Вскоре Гриша поступил работать на софринскую фабрику, недалеко от Сергиева Посада. Гриша был верующим, часто посещал Лавру, вошел в послушание к общему духовнику наших семейств отцу Илье. Видно, по его молитвам Бог послал Грише необычайно кроткую и нежную жену Ольгу. Таких тихих и смиренных женщин я, кажется, до сих пор не встречала. Они начали свою семейную жизнь в Сергиевом Посаде, в семье Оли, где им выделили комнатушку.
Как-то летом Гриша с Олей и годовалой дочкой приехали в Гребнево навестить Галю. В тот год мы искали людей, которых можно было бы поселить на зиму в гребневский дом, чтобы его сторожить. Гриша охотно согласился переехать к нам осенью с семьей и жить у нас до лета. Таким образом, у меня появился как бы еще один сын, которого я полюбила, как родного. Эта семья прожила у нас в Гребневе три зимы, в течение которых увеличила свою численность еще на двух сыновей. Зимой я часто навещала свой дом, останавливаясь в кабинете батюшки. Эту комнату я просила держать закрытой, чтобы дети туда не ходили. Но к ужасу своему убеждалась, что шустрые малыши прорывались и туда, устраивая там беспорядок, как и повсюду в доме.
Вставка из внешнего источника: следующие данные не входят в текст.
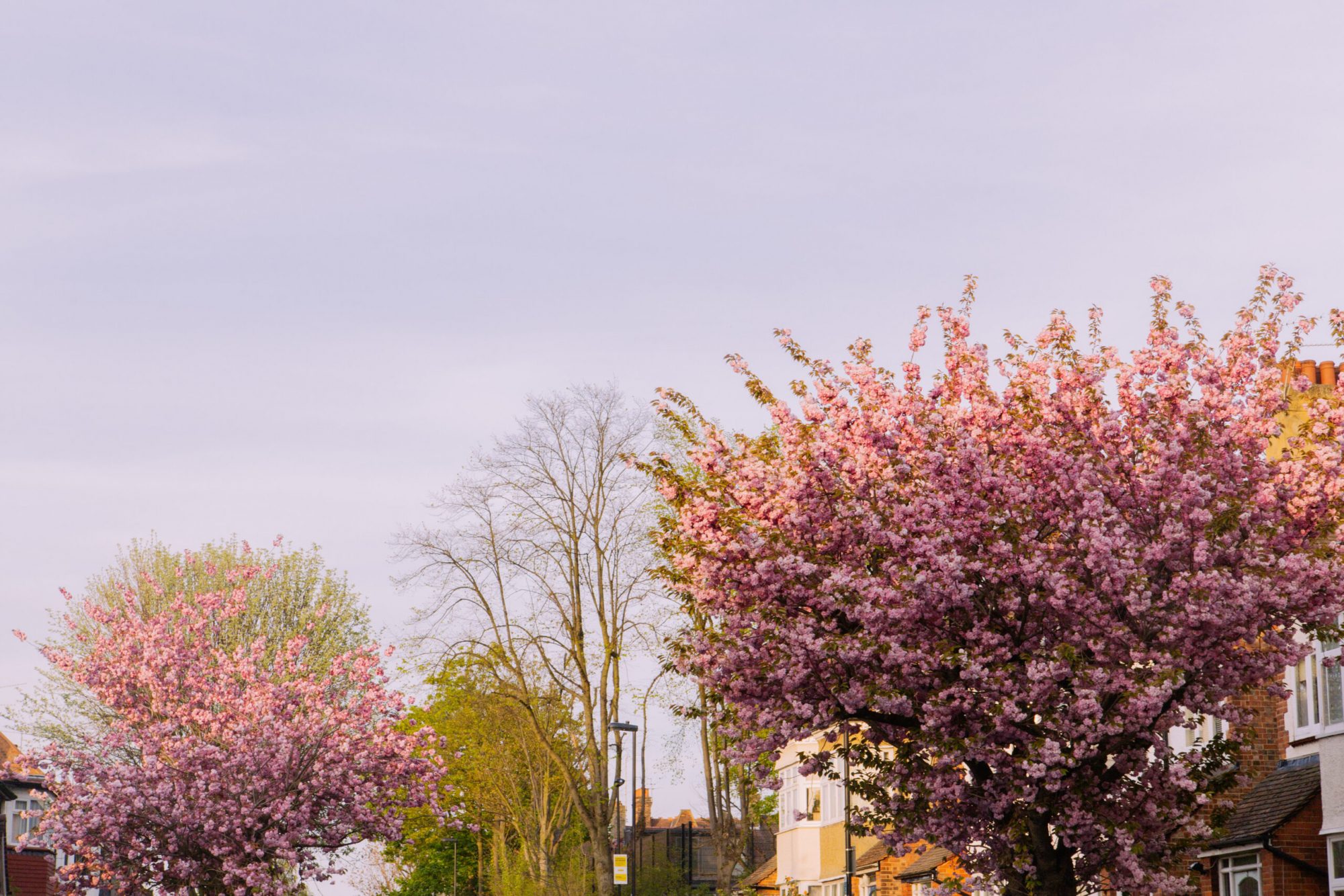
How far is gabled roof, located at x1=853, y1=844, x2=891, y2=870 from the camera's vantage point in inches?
1790

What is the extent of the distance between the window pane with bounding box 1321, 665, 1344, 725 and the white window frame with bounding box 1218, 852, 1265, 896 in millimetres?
2764

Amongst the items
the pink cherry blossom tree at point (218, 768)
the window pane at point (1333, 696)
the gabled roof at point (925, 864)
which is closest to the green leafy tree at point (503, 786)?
the pink cherry blossom tree at point (218, 768)

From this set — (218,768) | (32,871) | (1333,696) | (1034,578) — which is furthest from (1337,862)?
(32,871)

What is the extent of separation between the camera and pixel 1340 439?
20.5 m

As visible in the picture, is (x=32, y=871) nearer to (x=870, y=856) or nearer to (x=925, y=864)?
(x=870, y=856)

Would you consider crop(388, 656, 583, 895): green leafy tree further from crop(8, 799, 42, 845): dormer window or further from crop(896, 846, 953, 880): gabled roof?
crop(8, 799, 42, 845): dormer window

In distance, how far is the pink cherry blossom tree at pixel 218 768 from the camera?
34.6m

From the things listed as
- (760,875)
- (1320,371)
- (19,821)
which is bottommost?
(760,875)

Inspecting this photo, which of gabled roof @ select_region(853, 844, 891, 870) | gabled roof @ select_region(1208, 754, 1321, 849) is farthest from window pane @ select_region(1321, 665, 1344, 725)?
gabled roof @ select_region(853, 844, 891, 870)

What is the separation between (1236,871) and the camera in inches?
1042

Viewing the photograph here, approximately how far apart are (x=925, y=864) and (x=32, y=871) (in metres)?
42.0

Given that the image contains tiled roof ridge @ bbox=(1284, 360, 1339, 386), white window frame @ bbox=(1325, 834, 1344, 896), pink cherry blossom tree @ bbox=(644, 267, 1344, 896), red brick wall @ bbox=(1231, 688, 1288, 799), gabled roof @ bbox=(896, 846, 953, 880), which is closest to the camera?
pink cherry blossom tree @ bbox=(644, 267, 1344, 896)

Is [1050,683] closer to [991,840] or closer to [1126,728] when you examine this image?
[1126,728]

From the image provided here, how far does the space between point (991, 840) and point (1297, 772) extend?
729cm
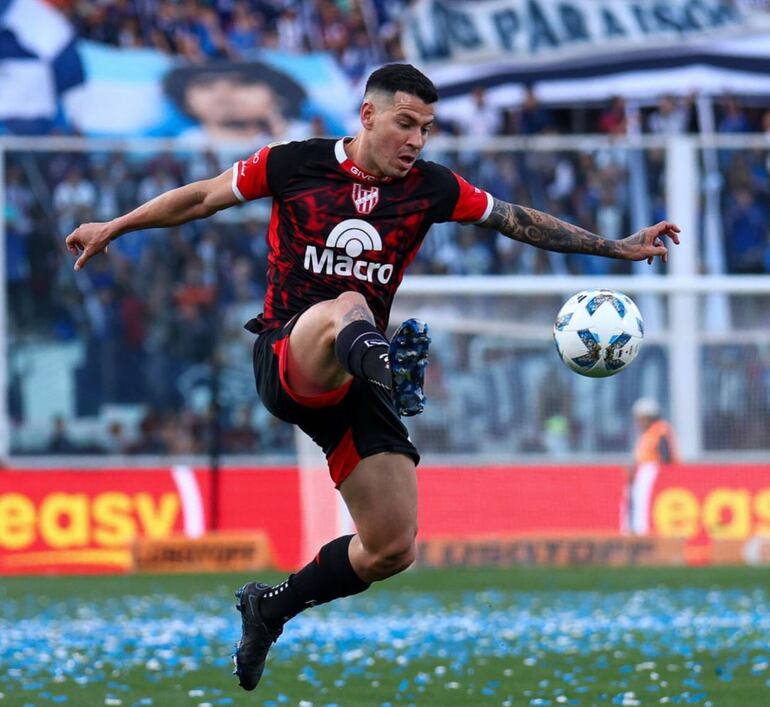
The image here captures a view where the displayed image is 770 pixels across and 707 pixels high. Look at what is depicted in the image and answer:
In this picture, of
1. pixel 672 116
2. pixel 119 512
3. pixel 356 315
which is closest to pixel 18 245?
pixel 119 512

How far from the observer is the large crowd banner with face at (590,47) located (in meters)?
23.3

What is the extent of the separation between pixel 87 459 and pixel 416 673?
1005 cm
Ничего, я им все прощала, потому что видела, как тяжело Олечке одной справляться с тремя подвижными детишками.
Гриша вставал в пять утра и бежал три километра на электричку, спеша к восьми на работу. Вечером он возвращался очень усталым, скоро ложился, дав детям команду спать и не шуметь. В девять вечера дом погружался в тишину, Ольга могла спокойно навести порядок. А в воскресные дни вся семья шла в храм, где Гриша стал петь в хоре. У него оказался сильный красивый тенор. Люба стала обучать Гришу нотам, давала ему теноровые партии, которые он усердно изучал под свой аккордеон.
А когда наступало лето и в гребневский дом съезжались семьи Феди и Любы, то Гриша на три месяца снимал себе дачу. Они все устали от этих переездов, и Гриша мечтал выстроить свой дом. Все родственники обещали ему помочь. Тогда он ушел с работы и стал хлопотать о постройке. Вот в это самое время и свалилась на него должность старосты церкви. Гриша был ошарашен не меньше меня, но, слушаясь голоса совести и не смея перечить воле архиерея, он немедленно приступил к работам в храме.